**Exercise description**
Reproduce the material that follows, please, but only from its first line to the line containing "common name: cottontail rabbits", inclusive.

**Records shown**
■ ■ ■
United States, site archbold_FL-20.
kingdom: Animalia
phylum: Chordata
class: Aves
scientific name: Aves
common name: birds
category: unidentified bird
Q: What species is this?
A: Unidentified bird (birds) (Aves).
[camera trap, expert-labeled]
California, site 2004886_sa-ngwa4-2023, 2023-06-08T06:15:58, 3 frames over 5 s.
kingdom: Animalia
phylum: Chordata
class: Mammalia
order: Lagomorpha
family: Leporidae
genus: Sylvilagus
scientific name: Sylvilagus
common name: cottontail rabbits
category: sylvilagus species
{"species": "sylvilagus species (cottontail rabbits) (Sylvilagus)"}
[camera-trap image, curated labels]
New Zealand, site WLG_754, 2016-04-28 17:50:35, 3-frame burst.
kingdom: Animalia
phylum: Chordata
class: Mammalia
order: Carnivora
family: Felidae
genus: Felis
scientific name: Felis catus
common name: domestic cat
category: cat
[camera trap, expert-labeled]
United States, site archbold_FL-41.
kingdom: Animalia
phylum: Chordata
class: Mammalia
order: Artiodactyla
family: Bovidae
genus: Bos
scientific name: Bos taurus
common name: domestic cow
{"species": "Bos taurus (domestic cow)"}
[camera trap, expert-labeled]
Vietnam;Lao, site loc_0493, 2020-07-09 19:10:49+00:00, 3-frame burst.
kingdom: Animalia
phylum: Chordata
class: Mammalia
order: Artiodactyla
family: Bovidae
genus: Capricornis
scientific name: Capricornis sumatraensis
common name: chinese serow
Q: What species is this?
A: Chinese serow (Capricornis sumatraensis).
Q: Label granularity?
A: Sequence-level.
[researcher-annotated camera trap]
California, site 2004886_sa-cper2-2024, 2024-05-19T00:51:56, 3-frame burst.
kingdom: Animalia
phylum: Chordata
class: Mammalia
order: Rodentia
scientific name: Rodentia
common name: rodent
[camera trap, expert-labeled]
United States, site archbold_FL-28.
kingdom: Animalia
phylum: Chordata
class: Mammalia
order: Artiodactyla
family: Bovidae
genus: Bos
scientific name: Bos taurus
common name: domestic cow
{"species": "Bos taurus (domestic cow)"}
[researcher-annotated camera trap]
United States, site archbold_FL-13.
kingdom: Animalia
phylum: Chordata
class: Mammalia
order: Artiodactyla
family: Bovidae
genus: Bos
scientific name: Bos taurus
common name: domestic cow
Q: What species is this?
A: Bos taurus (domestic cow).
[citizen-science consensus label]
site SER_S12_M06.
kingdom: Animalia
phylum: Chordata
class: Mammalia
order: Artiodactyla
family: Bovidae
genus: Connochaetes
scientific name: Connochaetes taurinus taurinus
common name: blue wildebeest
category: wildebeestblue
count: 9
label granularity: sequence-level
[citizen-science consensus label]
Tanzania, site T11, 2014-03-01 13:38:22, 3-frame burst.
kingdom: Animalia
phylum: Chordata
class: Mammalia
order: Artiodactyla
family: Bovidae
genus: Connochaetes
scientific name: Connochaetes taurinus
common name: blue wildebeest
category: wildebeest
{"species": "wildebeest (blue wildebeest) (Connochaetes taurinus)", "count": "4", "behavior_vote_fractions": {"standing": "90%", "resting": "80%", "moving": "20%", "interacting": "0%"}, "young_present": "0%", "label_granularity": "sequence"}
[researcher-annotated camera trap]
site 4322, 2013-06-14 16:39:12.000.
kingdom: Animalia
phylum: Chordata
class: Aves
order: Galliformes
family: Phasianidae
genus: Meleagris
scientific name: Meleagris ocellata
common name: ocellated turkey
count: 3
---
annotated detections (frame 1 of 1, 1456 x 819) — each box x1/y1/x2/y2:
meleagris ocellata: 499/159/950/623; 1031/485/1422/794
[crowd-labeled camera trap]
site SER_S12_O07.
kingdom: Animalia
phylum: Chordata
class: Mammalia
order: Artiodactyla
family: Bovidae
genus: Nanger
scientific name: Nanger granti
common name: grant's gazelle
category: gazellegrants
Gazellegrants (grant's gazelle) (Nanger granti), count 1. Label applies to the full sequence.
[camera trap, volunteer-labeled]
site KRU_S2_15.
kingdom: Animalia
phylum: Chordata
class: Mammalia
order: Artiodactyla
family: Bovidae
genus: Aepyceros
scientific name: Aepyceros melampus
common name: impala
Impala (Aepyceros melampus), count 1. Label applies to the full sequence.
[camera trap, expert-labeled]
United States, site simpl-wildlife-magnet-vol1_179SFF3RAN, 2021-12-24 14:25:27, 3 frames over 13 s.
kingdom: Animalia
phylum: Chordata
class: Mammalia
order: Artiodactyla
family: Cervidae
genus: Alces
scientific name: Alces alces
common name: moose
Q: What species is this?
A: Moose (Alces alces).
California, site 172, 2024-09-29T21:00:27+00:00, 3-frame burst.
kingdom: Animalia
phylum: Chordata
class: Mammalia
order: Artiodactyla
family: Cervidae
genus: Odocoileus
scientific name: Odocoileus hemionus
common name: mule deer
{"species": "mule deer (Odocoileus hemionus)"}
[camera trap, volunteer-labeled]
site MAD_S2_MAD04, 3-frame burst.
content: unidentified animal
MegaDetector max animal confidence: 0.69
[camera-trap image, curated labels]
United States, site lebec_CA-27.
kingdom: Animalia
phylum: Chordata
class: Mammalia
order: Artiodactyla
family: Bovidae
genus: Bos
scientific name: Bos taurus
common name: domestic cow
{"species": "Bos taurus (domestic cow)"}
■ ■ ■
**Answer**
United States, site archbold_FL-20.
kingdom: Animalia
phylum: Chordata
class: Aves
scientific name: Aves
common name: birds
category: unidentified bird
Q: What species is this?
A: Unidentified bird (birds) (Aves).
[camera trap, expert-labeled]
California, site 2004886_sa-ngwa4-2023, 2023-06-08T06:15:58, 3 frames over 5 s.
kingdom: Animalia
phylum: Chordata
class: Mammalia
order: Lagomorpha
family: Leporidae
genus: Sylvilagus
scientific name: Sylvilagus
common name: cottontail rabbits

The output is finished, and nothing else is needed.